**AUFGABEN:**
• a. Bearbeite in der Meldung zur Qimonda-Insolvenz den Abschnitt, der mit den Worten „RamSeit heute früh" beginnt und mit „Konzern Millionen-Kredite zu." schließt, indem du „Speicherhersteller" durch „Chiphersteller" ersetzt und den Abschnitt vollständig wiedergibst.
• b. Bei welchem Gericht wurde laut der Meldung zur Qimonda-Insolvenz das Insolvenzverfahren beantragt?
• c. Schreibe die Meldung zur Qimonda-Insolvenz im Anschluss an ihren letzten Satz weiter.

**VORLIEGENDER TEXT:**
<<<<

Qimonda beantragt Insolvenz

RamSeit heute früh steht es fest: Es wird vorerst keine Zukunft für Qimonda mehr geben. Der Speicherhersteller hat ein Insolvenzverfahren beantragt. Noch kurz vor dem Fest der Liebe, also vor ziemlich genau einem Monat, sah es so aus, als könnte Qimonda gerettet werden. Der Freistaat Sachsen und Infineon sicherten dem angeschlagenen Konzern Millionen-Kredite zu.

Trotz der Tatsache, dass die Millionen-Kredite offenbar nicht mehr Schlimmeres verhindern konnten beziehungsweise sollen sie nicht zeitig eingetroffen sein, sieht man die Beantragung eines Insolvenzverfahrens beim zuständigen Amtsgericht in München nicht als das Ende aller Tage für Qimonda. Man gibt an, das Unternehmen über den Insolvenzverwalter Dr. Michael Jaffé sanieren zu wollen.

>>>>

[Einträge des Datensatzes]
<<<<

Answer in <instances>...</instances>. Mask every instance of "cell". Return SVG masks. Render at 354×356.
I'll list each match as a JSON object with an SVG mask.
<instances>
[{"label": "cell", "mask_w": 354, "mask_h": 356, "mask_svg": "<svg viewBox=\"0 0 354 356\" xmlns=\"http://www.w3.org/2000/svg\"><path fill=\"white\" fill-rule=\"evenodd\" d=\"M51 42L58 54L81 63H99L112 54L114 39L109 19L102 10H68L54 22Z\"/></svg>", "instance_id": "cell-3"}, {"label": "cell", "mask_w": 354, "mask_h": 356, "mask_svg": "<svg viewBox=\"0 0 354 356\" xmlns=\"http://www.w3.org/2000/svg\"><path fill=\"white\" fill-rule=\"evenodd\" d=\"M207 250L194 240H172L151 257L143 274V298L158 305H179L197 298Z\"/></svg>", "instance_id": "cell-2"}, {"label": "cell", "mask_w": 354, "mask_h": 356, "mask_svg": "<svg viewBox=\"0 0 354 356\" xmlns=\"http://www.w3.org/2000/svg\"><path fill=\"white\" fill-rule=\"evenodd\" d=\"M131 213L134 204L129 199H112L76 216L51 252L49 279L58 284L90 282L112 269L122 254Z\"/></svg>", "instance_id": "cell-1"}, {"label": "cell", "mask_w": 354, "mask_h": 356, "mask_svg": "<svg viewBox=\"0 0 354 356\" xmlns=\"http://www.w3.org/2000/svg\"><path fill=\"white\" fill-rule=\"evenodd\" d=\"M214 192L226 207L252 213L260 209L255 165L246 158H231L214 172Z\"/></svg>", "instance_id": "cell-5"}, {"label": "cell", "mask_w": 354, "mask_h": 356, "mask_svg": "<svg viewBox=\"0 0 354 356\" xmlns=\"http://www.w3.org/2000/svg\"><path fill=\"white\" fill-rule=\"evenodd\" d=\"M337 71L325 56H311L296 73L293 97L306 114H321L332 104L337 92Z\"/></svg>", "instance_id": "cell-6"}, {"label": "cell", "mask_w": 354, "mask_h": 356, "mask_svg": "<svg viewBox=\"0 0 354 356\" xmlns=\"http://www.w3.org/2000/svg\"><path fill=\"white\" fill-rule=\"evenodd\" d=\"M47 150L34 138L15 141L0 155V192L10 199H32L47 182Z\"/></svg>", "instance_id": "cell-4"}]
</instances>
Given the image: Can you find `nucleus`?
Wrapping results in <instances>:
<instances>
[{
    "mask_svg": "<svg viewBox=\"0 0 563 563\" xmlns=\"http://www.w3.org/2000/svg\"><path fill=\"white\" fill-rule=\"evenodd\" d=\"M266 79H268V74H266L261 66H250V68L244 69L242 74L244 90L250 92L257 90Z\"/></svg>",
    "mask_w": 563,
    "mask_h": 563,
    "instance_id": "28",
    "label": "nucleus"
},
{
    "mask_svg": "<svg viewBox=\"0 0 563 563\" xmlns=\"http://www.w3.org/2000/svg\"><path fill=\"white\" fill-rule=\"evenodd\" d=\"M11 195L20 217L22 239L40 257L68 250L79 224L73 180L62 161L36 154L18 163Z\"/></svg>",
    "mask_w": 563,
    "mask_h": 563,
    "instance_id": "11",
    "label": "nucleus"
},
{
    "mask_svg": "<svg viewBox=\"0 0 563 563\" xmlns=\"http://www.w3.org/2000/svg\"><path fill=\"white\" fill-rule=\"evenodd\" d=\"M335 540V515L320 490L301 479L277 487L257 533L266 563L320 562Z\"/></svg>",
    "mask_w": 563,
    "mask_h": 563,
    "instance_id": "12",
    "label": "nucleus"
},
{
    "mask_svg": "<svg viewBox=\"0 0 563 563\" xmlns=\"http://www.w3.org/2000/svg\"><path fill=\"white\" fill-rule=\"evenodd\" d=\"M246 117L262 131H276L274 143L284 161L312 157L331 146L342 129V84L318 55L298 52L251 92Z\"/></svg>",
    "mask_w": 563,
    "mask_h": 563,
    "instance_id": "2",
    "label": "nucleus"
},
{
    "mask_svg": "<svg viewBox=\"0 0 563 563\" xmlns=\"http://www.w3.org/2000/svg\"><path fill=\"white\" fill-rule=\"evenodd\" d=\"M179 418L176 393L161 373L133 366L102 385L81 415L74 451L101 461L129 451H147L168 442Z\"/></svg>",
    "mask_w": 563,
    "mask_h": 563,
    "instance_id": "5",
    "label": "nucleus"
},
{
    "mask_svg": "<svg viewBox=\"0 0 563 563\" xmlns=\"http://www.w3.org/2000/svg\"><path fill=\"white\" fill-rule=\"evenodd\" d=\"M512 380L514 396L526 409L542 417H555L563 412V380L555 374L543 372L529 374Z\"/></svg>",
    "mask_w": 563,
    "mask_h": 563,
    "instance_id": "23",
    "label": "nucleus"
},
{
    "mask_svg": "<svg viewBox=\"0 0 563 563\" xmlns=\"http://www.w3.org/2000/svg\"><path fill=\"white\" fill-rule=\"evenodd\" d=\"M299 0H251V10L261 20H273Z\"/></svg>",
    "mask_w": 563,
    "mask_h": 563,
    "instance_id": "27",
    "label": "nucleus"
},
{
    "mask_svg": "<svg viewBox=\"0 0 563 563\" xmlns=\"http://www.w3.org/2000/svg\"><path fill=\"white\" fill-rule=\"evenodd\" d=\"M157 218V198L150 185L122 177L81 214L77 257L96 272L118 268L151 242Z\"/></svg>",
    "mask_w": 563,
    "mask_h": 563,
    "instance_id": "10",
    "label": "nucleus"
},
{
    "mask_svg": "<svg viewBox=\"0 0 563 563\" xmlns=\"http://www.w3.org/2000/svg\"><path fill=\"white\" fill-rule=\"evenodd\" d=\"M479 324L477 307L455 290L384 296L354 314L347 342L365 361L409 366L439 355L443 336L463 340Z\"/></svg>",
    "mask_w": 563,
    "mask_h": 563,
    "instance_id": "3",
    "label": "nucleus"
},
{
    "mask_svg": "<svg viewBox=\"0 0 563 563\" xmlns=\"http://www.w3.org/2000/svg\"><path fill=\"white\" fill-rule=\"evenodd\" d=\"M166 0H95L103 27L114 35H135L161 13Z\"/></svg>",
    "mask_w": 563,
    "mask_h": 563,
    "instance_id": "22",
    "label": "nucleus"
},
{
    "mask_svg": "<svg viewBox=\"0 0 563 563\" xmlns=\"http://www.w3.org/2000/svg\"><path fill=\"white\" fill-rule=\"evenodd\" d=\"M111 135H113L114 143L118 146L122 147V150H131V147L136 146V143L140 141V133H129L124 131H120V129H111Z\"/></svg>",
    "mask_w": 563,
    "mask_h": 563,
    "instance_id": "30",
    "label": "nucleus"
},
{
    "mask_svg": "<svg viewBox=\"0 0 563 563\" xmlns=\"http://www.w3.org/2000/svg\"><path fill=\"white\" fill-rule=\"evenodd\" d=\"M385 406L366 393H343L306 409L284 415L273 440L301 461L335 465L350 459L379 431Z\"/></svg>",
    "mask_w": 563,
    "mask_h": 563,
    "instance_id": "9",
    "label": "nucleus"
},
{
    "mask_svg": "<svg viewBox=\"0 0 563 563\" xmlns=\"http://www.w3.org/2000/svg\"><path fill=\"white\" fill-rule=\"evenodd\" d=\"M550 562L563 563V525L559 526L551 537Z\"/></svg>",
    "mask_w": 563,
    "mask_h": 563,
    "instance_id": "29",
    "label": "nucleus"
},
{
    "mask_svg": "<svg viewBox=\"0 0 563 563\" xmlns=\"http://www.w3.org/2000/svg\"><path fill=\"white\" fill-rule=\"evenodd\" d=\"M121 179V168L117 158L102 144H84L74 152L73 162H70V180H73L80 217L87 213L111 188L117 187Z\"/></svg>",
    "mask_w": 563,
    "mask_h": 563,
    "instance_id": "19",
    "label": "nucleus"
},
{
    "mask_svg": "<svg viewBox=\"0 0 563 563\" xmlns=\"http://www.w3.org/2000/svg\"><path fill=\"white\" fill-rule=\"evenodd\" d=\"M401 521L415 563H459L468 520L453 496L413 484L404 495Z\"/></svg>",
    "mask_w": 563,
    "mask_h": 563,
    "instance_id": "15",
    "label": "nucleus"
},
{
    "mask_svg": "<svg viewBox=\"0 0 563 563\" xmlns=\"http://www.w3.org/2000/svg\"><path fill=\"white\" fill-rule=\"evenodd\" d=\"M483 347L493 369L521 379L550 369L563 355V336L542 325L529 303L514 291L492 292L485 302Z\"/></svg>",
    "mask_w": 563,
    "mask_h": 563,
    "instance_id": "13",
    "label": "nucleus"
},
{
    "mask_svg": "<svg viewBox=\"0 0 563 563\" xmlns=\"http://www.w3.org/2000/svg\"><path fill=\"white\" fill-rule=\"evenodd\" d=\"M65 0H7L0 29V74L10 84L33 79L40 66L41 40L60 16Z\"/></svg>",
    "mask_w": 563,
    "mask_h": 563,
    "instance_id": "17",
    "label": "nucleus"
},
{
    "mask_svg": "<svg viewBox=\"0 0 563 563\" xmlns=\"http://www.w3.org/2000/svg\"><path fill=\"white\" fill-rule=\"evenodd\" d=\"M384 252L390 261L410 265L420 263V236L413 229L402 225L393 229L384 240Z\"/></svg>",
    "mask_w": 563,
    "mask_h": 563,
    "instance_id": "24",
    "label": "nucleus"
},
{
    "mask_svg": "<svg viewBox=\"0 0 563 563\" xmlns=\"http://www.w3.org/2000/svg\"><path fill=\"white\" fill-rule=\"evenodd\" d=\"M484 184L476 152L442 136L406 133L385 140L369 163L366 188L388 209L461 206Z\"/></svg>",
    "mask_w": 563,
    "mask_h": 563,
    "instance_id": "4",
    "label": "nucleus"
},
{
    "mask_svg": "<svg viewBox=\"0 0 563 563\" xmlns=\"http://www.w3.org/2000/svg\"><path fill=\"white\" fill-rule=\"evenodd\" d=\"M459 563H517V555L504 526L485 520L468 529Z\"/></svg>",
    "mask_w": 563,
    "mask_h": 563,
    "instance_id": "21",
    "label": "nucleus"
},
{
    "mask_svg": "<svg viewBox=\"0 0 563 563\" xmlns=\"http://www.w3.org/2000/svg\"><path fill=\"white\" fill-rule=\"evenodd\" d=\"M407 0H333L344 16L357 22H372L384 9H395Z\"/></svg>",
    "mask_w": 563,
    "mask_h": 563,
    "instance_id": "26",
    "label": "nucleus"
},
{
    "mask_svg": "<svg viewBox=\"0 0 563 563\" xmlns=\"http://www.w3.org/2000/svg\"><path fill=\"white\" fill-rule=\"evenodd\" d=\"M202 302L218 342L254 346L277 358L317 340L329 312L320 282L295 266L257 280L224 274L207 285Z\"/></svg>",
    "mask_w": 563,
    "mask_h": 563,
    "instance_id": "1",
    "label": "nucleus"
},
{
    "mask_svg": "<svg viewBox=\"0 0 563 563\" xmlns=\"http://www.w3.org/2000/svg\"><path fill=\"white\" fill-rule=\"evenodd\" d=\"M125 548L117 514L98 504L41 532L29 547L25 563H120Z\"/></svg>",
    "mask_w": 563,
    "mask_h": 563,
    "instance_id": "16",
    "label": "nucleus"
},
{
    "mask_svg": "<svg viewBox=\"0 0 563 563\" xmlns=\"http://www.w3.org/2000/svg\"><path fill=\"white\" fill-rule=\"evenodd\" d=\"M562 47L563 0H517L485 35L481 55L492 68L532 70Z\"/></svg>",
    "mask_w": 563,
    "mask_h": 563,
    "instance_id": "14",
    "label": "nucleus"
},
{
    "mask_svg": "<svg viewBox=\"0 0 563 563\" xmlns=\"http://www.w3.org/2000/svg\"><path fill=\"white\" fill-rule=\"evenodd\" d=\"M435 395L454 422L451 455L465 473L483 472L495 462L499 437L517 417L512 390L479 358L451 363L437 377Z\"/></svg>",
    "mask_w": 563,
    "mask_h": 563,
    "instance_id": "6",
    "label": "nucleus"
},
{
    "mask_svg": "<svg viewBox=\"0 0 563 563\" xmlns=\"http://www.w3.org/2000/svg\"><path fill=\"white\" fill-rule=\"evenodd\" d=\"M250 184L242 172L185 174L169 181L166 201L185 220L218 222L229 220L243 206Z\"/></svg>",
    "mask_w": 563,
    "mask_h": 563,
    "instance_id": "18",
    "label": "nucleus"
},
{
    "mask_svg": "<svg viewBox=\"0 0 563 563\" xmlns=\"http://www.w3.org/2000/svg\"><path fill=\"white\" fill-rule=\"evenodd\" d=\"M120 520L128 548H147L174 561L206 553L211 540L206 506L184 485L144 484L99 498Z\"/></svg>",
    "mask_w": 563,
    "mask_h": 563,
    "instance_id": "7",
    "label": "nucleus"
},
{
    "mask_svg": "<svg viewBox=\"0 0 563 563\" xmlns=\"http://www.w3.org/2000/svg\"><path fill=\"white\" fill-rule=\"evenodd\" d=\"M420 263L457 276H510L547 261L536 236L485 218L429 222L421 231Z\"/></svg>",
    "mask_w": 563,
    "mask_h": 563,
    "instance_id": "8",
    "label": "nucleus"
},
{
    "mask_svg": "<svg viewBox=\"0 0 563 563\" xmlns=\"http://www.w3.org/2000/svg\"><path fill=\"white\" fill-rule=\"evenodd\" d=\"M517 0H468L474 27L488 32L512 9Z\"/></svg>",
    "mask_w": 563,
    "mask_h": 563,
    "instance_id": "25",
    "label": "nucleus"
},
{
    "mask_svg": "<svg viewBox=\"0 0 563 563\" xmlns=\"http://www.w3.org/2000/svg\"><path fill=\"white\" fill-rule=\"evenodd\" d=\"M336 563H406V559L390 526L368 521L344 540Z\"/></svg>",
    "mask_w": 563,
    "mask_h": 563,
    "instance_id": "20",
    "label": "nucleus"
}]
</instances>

>>>>

**NUMMERIERTE ANTWORTEN:**
• a.
RamSeit heute früh steht es fest: Es wird vorerst keine Zukunft für Qimonda mehr geben. Der Chiphersteller hat ein Insolvenzverfahren beantragt. Noch kurz vor dem Fest der Liebe, also vor ziemlich genau einem Monat, sah es so aus, als könnte Qimonda gerettet werden. Der Freistaat Sachsen und Infineon sicherten dem angeschlagenen Konzern Millionen-Kredite zu.

• b. Beim zuständigen Amtsgericht in München.

• c.
In der Pressemitteilung wird Kin Wah Loh, Vorstandsvorsitzender Qimondas, mit den Worten zitiert:

"Das deutsche Insolvenzrecht bietet die Chance, unseren bereits begonnenen Restrukturierungsprozess zu beschleunigen und das Unternehmen wieder auf eine solide Basis zu stellen."

In der Pressemitteilung heißt es weiter, dass es zwar zunächst nach einer Rettung ausgesehen hätte, die massiven Preisnachlässe im DRAM-Markt sowie die allgemein trübe wirtschaftliche Lage letztenendes aber noch einmal eine Kehrtwende gebracht hätten.
Noch immer fehlen dem Unternehmen rund 300 Millionen Euro, um weiterhin wirtschaften zu können und die derzeit 13.000 Beschäftigten in Dresden, München und Porto halten zu können.

Obwohl mit Qimonda ein Schwergewicht das so genannte Silicon Saxony verlässt - auch AMD hat beileibe schon einmal bessere Zeiten durchlebt -, setzt die Politik weiter in den Standort Sachsen.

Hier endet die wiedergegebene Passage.